Come sit awhile with him who waits to bear his morning light to those who present themselves as friends with servant hearts; to those who will be sent to walk the day ahead with Christ-filled grace who know the power of spending time apart with him before the day is filled with all we need to do; to those who early seek his face and race unrushed to be alone with him.
Come …. sit awhile.
Not so much to see the steps we need to take, or hear the answers to the questions weighing heavy in our thoughts, but to be … just to be with him. To those who’ve seen the end of strength, who’ve gone to great lengths to complete the second mile and are now weary from the persevering trek, he waits to bare his gentle heart and beckons us to rest. Although we may be legitimately stretched, we are also invited to wear his light yoke instead of the one we place upon ourselves or accept from others and prayerfully mourn the human loss of garden walks and intimate talks with him in unhurried peace.
Come …. sit awhile.
“With my whole heart I cry; answer me, O LORD! I will keep your statutes. I call to you; save me, that I may observe your testimonies. I rise before dawn and cry for help; I hope in your words. My eyes are awake before the watches of the night, that I may meditate on your promise. Hear my voice according to your steadfast love; O LORD, according to your justice give me life.” (Psalm 119: 145-149)
Come sit awhile, refreshed and made ready to invite someone else to pull up a chair and find a deeper truer rest in Christ to walk by faith that he is in control and we are in his care.
‘Lord, we want to return to you as the whole reason we sit with your word in preparation for leading worship, as we pause with a person in pain, as we slow to observe the needs of the world around us and learn to respond as you would have us respond.

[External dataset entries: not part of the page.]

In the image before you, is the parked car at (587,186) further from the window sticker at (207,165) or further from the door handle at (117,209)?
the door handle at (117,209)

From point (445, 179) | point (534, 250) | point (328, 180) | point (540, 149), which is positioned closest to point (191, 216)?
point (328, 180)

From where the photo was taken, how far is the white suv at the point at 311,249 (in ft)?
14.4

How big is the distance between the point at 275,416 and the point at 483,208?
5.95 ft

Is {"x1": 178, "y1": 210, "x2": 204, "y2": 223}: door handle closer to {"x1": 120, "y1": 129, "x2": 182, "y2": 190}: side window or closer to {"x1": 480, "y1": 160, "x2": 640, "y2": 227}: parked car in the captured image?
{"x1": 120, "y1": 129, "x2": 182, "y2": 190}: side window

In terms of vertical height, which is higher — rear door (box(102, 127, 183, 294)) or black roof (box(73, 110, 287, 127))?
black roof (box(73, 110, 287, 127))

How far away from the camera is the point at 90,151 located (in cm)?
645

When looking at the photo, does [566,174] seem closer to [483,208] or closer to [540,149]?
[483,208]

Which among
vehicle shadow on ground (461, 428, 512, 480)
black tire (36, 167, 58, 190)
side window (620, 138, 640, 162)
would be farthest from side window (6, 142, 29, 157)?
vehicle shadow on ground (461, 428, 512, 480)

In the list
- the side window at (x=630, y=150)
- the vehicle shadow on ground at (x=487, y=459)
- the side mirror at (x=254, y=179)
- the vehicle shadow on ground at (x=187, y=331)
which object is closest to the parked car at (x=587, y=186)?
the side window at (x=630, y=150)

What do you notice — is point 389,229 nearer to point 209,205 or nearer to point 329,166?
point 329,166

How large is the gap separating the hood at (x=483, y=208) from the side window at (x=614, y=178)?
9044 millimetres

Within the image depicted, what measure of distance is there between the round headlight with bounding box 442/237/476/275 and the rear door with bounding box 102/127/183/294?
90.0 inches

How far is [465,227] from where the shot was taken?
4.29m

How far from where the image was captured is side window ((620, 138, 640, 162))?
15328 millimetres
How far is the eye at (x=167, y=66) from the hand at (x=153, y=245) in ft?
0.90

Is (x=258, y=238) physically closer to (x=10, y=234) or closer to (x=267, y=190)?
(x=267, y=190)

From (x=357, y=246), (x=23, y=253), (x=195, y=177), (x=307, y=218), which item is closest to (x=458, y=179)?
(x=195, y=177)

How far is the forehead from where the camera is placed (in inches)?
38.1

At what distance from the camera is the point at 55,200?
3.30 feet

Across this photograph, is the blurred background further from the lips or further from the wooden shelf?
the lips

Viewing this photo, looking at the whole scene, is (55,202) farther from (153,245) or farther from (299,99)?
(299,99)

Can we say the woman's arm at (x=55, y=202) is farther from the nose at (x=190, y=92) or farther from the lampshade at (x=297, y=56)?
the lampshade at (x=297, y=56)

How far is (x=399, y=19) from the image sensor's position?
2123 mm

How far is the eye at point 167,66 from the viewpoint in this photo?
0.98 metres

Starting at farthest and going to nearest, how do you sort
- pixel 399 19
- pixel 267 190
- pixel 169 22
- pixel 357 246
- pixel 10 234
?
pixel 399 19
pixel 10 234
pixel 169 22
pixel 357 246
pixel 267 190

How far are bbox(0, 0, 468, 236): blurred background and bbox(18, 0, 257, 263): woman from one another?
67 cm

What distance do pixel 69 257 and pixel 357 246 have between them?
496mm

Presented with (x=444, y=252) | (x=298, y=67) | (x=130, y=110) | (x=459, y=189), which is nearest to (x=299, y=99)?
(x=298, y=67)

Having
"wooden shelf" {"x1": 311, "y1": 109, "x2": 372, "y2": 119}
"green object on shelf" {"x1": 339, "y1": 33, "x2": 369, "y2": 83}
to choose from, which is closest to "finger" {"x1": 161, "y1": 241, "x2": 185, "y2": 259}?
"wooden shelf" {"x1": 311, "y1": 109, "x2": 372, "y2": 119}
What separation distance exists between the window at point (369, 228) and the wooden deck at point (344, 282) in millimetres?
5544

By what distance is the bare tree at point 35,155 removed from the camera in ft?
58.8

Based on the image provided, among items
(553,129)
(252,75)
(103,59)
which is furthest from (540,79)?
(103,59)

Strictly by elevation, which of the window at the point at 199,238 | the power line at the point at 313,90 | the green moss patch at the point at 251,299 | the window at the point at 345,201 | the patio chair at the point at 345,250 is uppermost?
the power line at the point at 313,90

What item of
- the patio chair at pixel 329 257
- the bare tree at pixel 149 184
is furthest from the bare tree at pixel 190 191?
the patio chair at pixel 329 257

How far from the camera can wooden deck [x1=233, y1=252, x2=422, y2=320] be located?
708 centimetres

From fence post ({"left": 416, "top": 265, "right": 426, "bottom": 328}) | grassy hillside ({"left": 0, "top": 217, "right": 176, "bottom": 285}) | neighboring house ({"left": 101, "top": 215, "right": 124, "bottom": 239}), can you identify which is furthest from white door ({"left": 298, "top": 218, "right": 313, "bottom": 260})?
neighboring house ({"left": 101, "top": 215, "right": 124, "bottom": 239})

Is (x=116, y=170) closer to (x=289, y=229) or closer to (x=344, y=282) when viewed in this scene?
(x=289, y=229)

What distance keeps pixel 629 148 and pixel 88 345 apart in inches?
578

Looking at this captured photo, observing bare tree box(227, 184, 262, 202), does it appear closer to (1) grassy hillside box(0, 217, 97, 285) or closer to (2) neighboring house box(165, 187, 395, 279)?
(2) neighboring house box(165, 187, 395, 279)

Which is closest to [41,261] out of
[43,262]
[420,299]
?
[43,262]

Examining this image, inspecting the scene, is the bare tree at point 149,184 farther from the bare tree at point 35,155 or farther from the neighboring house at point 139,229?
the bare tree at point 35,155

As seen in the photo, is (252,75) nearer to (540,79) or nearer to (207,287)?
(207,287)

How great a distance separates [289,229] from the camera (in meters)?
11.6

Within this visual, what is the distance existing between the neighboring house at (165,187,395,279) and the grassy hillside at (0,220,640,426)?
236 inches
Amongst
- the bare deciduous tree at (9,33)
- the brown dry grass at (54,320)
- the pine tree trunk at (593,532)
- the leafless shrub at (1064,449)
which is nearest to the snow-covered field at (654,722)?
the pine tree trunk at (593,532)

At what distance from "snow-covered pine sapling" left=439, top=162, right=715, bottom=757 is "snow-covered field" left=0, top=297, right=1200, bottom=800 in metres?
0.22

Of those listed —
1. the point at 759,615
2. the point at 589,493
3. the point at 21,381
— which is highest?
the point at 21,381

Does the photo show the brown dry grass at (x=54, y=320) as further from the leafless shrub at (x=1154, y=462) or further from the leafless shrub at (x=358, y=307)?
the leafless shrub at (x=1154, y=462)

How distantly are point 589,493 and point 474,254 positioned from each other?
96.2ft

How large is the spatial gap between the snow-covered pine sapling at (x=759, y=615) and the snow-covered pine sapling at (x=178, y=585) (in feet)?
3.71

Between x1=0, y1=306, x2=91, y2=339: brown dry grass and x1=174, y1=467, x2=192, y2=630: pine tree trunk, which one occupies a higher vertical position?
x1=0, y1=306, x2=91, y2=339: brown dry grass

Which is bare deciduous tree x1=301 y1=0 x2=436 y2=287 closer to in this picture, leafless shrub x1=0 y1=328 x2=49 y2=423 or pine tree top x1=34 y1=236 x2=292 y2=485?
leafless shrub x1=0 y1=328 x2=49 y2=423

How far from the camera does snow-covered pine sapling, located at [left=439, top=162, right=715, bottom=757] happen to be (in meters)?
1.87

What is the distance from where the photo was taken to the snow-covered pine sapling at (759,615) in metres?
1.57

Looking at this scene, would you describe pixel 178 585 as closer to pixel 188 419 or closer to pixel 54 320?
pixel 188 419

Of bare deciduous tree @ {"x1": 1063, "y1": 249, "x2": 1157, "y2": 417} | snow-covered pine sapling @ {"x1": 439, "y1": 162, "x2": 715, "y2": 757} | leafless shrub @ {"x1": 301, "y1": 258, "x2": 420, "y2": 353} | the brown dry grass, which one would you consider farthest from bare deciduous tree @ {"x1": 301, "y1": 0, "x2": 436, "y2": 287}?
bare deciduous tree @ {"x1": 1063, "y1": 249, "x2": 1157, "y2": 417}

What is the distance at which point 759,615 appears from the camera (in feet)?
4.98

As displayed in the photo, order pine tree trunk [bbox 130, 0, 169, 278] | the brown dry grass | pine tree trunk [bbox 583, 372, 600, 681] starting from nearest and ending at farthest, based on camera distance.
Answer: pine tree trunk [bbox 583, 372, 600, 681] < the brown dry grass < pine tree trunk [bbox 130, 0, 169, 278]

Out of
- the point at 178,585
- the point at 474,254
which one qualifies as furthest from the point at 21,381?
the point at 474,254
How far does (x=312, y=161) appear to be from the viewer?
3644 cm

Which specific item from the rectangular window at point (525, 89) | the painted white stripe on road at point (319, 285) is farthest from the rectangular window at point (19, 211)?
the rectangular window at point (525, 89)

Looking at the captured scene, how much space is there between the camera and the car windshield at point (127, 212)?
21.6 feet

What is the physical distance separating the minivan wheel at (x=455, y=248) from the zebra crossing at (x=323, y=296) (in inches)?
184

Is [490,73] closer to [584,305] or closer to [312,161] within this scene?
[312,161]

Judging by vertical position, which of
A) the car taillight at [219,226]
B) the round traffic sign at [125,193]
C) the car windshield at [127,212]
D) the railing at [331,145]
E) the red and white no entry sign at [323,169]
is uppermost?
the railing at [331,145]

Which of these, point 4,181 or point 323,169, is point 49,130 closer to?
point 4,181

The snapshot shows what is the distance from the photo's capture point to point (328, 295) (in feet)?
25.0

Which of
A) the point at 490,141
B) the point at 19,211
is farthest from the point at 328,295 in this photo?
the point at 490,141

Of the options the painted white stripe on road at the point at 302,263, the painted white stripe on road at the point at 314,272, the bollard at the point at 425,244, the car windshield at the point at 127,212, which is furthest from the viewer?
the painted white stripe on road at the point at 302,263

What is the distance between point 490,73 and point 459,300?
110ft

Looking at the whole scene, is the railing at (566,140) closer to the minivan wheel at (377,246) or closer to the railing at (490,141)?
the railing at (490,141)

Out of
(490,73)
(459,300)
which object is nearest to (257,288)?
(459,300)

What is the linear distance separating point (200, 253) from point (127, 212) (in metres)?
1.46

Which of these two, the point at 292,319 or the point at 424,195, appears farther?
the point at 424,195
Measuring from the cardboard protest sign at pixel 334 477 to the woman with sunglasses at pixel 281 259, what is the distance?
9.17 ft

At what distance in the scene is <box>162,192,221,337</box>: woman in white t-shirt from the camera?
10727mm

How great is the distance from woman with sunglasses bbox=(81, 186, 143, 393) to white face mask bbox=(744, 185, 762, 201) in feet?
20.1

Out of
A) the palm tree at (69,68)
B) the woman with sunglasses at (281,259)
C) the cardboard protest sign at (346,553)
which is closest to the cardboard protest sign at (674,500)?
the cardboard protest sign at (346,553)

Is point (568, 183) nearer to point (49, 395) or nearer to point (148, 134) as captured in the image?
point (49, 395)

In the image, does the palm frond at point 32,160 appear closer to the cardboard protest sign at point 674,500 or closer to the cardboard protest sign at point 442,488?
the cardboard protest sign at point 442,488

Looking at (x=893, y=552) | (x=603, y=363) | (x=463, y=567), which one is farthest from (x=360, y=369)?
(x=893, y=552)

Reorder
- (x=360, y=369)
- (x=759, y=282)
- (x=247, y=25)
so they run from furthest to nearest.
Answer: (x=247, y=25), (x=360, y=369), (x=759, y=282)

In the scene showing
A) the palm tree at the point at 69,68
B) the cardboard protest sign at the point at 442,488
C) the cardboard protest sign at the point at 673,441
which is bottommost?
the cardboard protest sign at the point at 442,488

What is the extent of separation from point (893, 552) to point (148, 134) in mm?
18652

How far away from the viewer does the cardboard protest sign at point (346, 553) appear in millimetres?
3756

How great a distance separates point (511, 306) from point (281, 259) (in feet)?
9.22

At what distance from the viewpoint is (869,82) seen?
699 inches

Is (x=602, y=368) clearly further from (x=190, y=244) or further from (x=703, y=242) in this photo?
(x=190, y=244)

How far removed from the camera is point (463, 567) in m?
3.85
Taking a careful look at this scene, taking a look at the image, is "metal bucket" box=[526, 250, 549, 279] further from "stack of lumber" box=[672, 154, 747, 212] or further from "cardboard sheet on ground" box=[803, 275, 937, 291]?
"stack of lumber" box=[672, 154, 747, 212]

We want to return to our first love, setting our passion for the beauty of who you are far above the petty quick returns of ego stokes which sometimes poke and prod us into action without waiting for your Spirit to lead.
For the one who may feel the need to lighten the load they carry yet finds it difficult to tarry without pressing guilt; who gilds the daily road of servanthood with self inflating golden rays of human praise instead of sitting in the glow of grace which comes from you whether called to acts of heroic endurance in the public eye or steadfast reactions of prayer in quiet solitude … give eyes to see the waiting chair with you where it had not been seen before, there in the tender place of inner communion where everything else falls away to make room for you as the focus of all we are and do. Amen.’